So I was catching up on some old blog-reading and came across this excellent post by Brian Burke, Pre-Season Predictions Are Still Worthless, showing that the Football Outsiders pre-season predictions are about as accurate as picking 8-8 for every team would be, and that a simple regression based on one variable — 6 wins plus 1/4 of the previous season’s wins — is significantly more accurate
While Brian’s anecdote about Billy Madison humorously skewers Football Outsiders, it’s not entirely fair, and I think these numbers don’t prove as much as they may appear to at first glance. Sure, a number of conventional or unconventional conclusions people have reached are probably false, but the vast majority of sports wisdom is based on valid causal inferences with at least a grain of truth. The problem is that people have a tendency to over-rely on the various causes and effects that they observe directly, conversely underestimating the causes they cannot see.
So far, so obvious. But these “hidden” causes can be broken down further, starting with two main categories, which I’ll call “random causes” and “counter-causes”:
“Random causes” are not necessarily truly random, but do not bias your conclusions in any particular direction. It is the truly random combined with the may-as-well-be-random, and generates the inherent variance of the system.
“Counter causes” are those which you may not see, but which relate to your variables in ways that counteract your inferences. The salary cap in the NFL is one of the most ubiquitous offenders: E.g. an analyst sees a very good quarterback, and for various reasons believes that QB with a particular skill-set is worth an extra 2 wins per season. That QB is obtained by an 8-8 team in free agency, so the analyst predicts that team will win 10 games. But in reality, the team that signed that quarterback had to pay handsomely for that +2 addition, and may have had to cut 2 wins worth of players to do it. If you imagine this process repeating itself over time, you will see that the correlation between QB’s with those skills and their team’s actual winrate may be small or non-existent (in reality, of course, the best quarterbacks are probably underpaid relative to their value, so this is not a problem). In closed systems like sports, these sorts of scenarios crop up all the time, and thus it is not uncommon for a perfectly valid and logical-seeming inference to be, systematically, dead wrong (by which I mean that it not only leads to an erroneous conclusion in a particular situation, but will lead to bad predictions routinely).

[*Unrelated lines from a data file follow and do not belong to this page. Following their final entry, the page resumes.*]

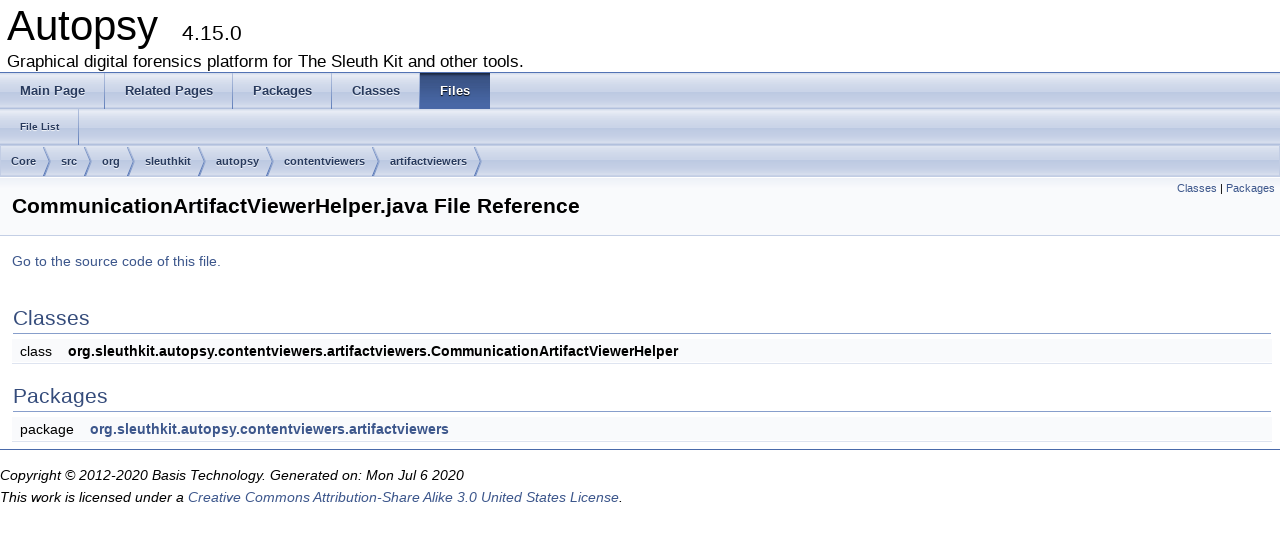

--- FILE ---
content_type: text/html
request_url: https://www.sleuthkit.org/autopsy/docs/api-docs/4.15.0/_communication_artifact_viewer_helper_8java.html
body_size: 1451
content:
<!DOCTYPE html PUBLIC "-//W3C//DTD XHTML 1.0 Transitional//EN" "http://www.w3.org/TR/xhtml1/DTD/xhtml1-transitional.dtd">
<html xmlns="http://www.w3.org/1999/xhtml">
<head>
<meta http-equiv="Content-Type" content="text/xhtml;charset=UTF-8"/>
<meta http-equiv="X-UA-Compatible" content="IE=9"/>
<meta name="generator" content="Doxygen 1.8.9.1"/>
<title>Autopsy: /home/carriersleuth/repos/autopsy/Core/src/org/sleuthkit/autopsy/contentviewers/artifactviewers/CommunicationArtifactViewerHelper.java File Reference</title>
<link href="tabs.css" rel="stylesheet" type="text/css"/>
<script type="text/javascript" src="jquery.js"></script>
<script type="text/javascript" src="dynsections.js"></script>
<link href="doxygen.css" rel="stylesheet" type="text/css" />
</head>
<body>
<div id="top"><!-- do not remove this div, it is closed by doxygen! -->
<div id="titlearea">
<table cellspacing="0" cellpadding="0">
 <tbody>
 <tr style="height: 56px;">
  <td style="padding-left: 0.5em;">
   <div id="projectname">Autopsy
   &#160;<span id="projectnumber">4.15.0</span>
   </div>
   <div id="projectbrief">Graphical digital forensics platform for The Sleuth Kit and other tools.</div>
  </td>
 </tr>
 </tbody>
</table>
</div>
<!-- end header part -->
<!-- Generated by Doxygen 1.8.9.1 -->
  <div id="navrow1" class="tabs">
    <ul class="tablist">
      <li><a href="index.html"><span>Main&#160;Page</span></a></li>
      <li><a href="pages.html"><span>Related&#160;Pages</span></a></li>
      <li><a href="namespaces.html"><span>Packages</span></a></li>
      <li><a href="annotated.html"><span>Classes</span></a></li>
      <li class="current"><a href="files.html"><span>Files</span></a></li>
    </ul>
  </div>
  <div id="navrow2" class="tabs2">
    <ul class="tablist">
      <li><a href="files.html"><span>File&#160;List</span></a></li>
    </ul>
  </div>
<div id="nav-path" class="navpath">
  <ul>
<li class="navelem"><a class="el" href="dir_c6310732a22f63c0c2fc5595561e68f1.html">Core</a></li><li class="navelem"><a class="el" href="dir_6635075fd29d94b1e79ef2060fed20a6.html">src</a></li><li class="navelem"><a class="el" href="dir_cd15c7d57d0a3187ff8960a3cff372b8.html">org</a></li><li class="navelem"><a class="el" href="dir_0b23d92a5c13421cceff15b74c43ed26.html">sleuthkit</a></li><li class="navelem"><a class="el" href="dir_10a81fcc434bcde8a732164aa70f4d6e.html">autopsy</a></li><li class="navelem"><a class="el" href="dir_7bff7cfd1beebbdafba937bd290152df.html">contentviewers</a></li><li class="navelem"><a class="el" href="dir_8716001f80c9ef859266a90d22c6b58e.html">artifactviewers</a></li>  </ul>
</div>
</div><!-- top -->
<div class="header">
  <div class="summary">
<a href="#nested-classes">Classes</a> &#124;
<a href="#namespaces">Packages</a>  </div>
  <div class="headertitle">
<div class="title">CommunicationArtifactViewerHelper.java File Reference</div>  </div>
</div><!--header-->
<div class="contents">

<p><a href="_communication_artifact_viewer_helper_8java_source.html">Go to the source code of this file.</a></p>
<table class="memberdecls">
<tr class="heading"><td colspan="2"><h2 class="groupheader"><a name="nested-classes"></a>
Classes</h2></td></tr>
<tr class="memitem:"><td class="memItemLeft" align="right" valign="top">class &#160;</td><td class="memItemRight" valign="bottom"><b>org.sleuthkit.autopsy.contentviewers.artifactviewers.CommunicationArtifactViewerHelper</b></td></tr>
<tr class="separator:"><td class="memSeparator" colspan="2">&#160;</td></tr>
</table><table class="memberdecls">
<tr class="heading"><td colspan="2"><h2 class="groupheader"><a name="namespaces"></a>
Packages</h2></td></tr>
<tr class="memitem:namespaceorg_1_1sleuthkit_1_1autopsy_1_1contentviewers_1_1artifactviewers"><td class="memItemLeft" align="right" valign="top">package &#160;</td><td class="memItemRight" valign="bottom"><a class="el" href="namespaceorg_1_1sleuthkit_1_1autopsy_1_1contentviewers_1_1artifactviewers.html">org.sleuthkit.autopsy.contentviewers.artifactviewers</a></td></tr>
<tr class="separator:"><td class="memSeparator" colspan="2">&#160;</td></tr>
</table>
</div><!-- contents -->
<hr/>
<p><i>Copyright &#169; 2012-2020 Basis Technology. Generated on: Mon Jul 6 2020<br/> 
This work is licensed under a
<a rel="license" href="http://creativecommons.org/licenses/by-sa/3.0/us/">Creative Commons Attribution-Share Alike 3.0 United States License</a>.
</i></p>
</body>
</html>
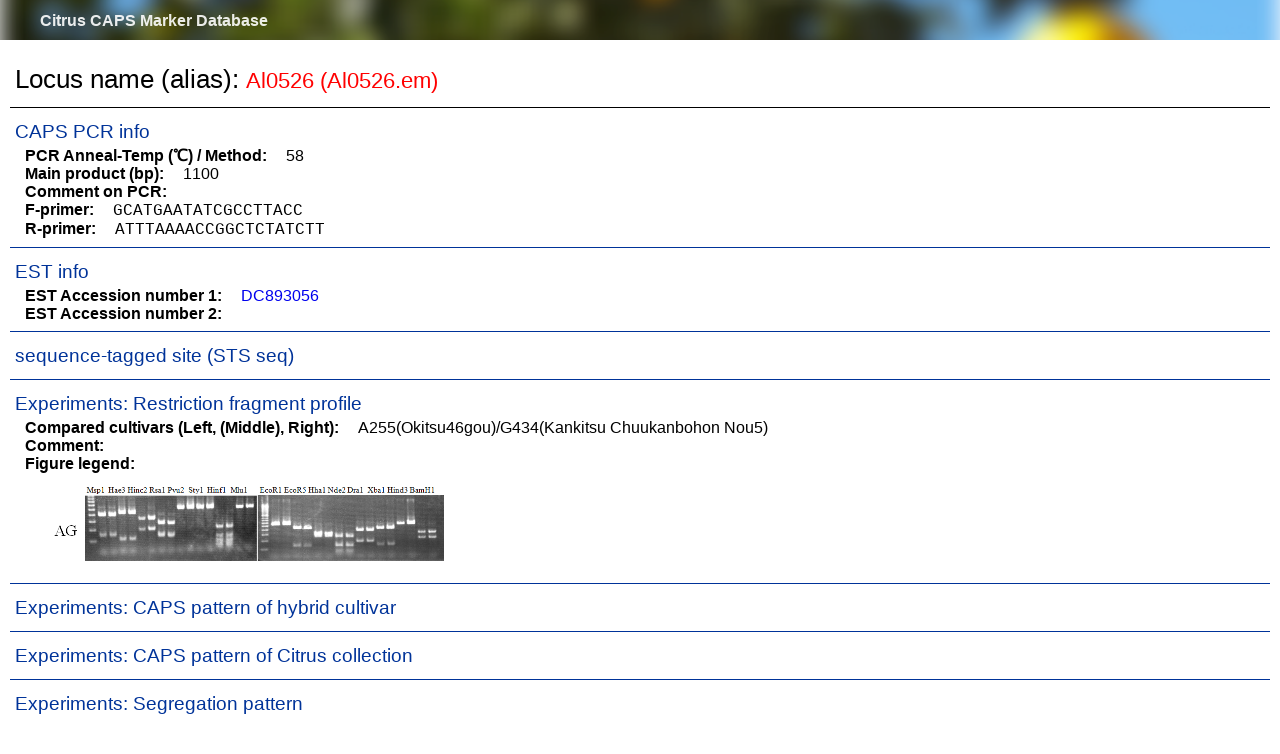

--- FILE ---
content_type: text/html; charset=UTF-8
request_url: https://mikan.dna.affrc.go.jp/citrus_marker/marker_info.php?locus=Al0526
body_size: 3230
content:

<!DOCTYPE html>
<html lang="ja">
<head>
  <meta http-equiv="Content-Type" content="text/html; charset=UTF-8">
  <title>Citrus CAPS Marker Database</title>
  <link rel="stylesheet" href="css/normarize.css">
  <link rel="stylesheet" href="css/citrus.css">
</head>

<body>
  <header class="page">
    <h1><a href="index.php">Citrus CAPS Marker Database</a></h1>
  </header>
  <section>
    <h2>Locus name (alias): </span><span class="locus">Al0526 (Al0526.em)</span></h2>    <hr class="title">

      <h3>CAPS PCR info</h3>
        <span class="item">PCR Anneal-Temp (℃) / Method: </span>58<br>
        <span class="item">Main product (bp): </span>1100<br>
        <span class="item">Comment on PCR: </span><br>
        <span class="item">F-primer: </span><span class="seq">GCATGAATATCGCCTTACC</span><br>
        <span class="item">R-primer: </span><span class="seq">ATTTAAAACCGGCTCTATCTT</span><br>
    <hr class="partition">

      <h3>EST info</h3>
        <span class="item">EST Accession number 1: </span><a href="https://www.ncbi.nlm.nih.gov/nucest/DC893056" target="_blank" rel="noopener noreferrer">DC893056</a><br>
        <span class="item">EST Accession number 2: </span><a href="https://www.ncbi.nlm.nih.gov/nucest/" target="_blank" rel="noopener noreferrer"></a><br>
    <hr class="partition">

      <h3>sequence-tagged site (STS seq)</h3>    <hr class="partition">

      <h3>Experiments: Restriction fragment profile</h3>
        <span class="item">Compared cultivars (Left, (Middle), Right): </span>A255(Okitsu46gou)/G434(Kankitsu Chuukanbohon Nou5)<br>
        <span class="item">Comment: </span><br>
        <span class="item">Figure legend: </span><br>
        <table class="noLine">
        <tr><td class="image"><a href="photos/Renew-Citrus-CAPS-EST_Photo2_170208/1035_Al0526.png" target="_blank"><img src="photos/Renew-Citrus-CAPS-EST_Photo2_170208/1035_Al0526.png" width="400" align="left"></a></td></tr>
        </table>
    <hr class="partition">

      <h3>Experiments: CAPS pattern of hybrid cultivar</h3>    <hr class="partition">

      <h3>Experiments: CAPS pattern of Citrus collection</h3>    <hr class="partition">

      <h3>Experiments: Segregation pattern</h3>    <hr class="partition">

      <h3>Target on C. clementina (v1.0)</h3>
        <span class="item">Transcript ID: </span>Ciclev10008628m<br>
        <span class="item">Scaffold: </span>scaffold_1<br>
        <span class="item">Start: </span>18298599<br>
        <span class="item">End: </span>18300295<br>
    <hr class="partition">

      <h3>Target on C. unshiu (v1.0)</h3>
      <h3>AGI map info (Shimada et al. 2014)</h3>
      <h3>KmMg map info (Omura et al. 2003)</h3>
      <h3>JtTr map info (Omura et al. 2003)</h3>
      <h3>Km/O41 map info (Nakano et al. 2003)</h3>
      <h3>Rp/Sa map info (Ohta et al. 2011)</h3>
      <h3>CAPS genotyping (Hybrid cv/Citrus collection)</h3>
      <h3>Cultivar identification (M: Cultivar identification manual / T: Ninomiya et al. 2015/ K: Nonaka et al. 2017)</h3>
      <h3>SNP typing by Illumina GoldenGate assay (Fujii et al. 2013)</h3>
  </section>
  <footer>
    <hr>
    (C) 2017 National Agriculture and Food Research Organization All Rights Reserved.
  </footer>
</body>
</html>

So how does this relate to Football Outsiders, and how does it amount to a defense of their predictions? First, I think the suggestion that FO may have created “negative knowledge” is demonstrably false: The key here is not to be fooled by the stat that they could barely beat the “coma patient” prediction of 8-8 across the board. 8 wins is the most likely outcome for any team ex ante, and every win above or below that number is less and less likely. E.g., if every outcome were the result of a flip of a coin, your best strategy would be to pick 8-8 for every team, and picking *any* team to go 10-6 or 12-4 would be terrible. Yet Football Outsiders (and others) — based on their expertise — pick many teams to have very good and very bad records. The fact that they break even against the coma patient shows that their expertise is worth something.
Second, I think there’s no shame in being unable to beat a simple regression based on one extremely probative variable: I’ve worked on a lot of predictive models, from linear regressions to neural networks, and beating a simple regression can be a lot of work for marginal gain (which, combined with the rake, is the main reason that sports-betting markets can be so tough).
Yet, getting beaten so badly by a simple regression is a definite indicator of systematic error — particularly since there is nothing preventing Football Outsiders from using a simple regression to help them make their predictions. Now, I suspect that FO is underestimating football variance, especially the extent of regression to the mean. But this is a blanket assumption that I would happily apply to just about any sports analyst — quantitative or not — and is not really of interest. However, per the distinction I made above, I believe FO is likely underestimating the “counter causes” that may temper the robustness of their inferences without necessarily invalidating them entirely. A relatively minor bias in this regard could easily lead to a significant drop in overall predictive performance, for the same reason as above: the best and worst records are by far the least likely to occur. Thus, *ever* predicting them, and expecting to gain accuracy in the process, requires an enormous amount of confidence. If Football Outsiders has that degree of confidence, I would wager that it is misplaced.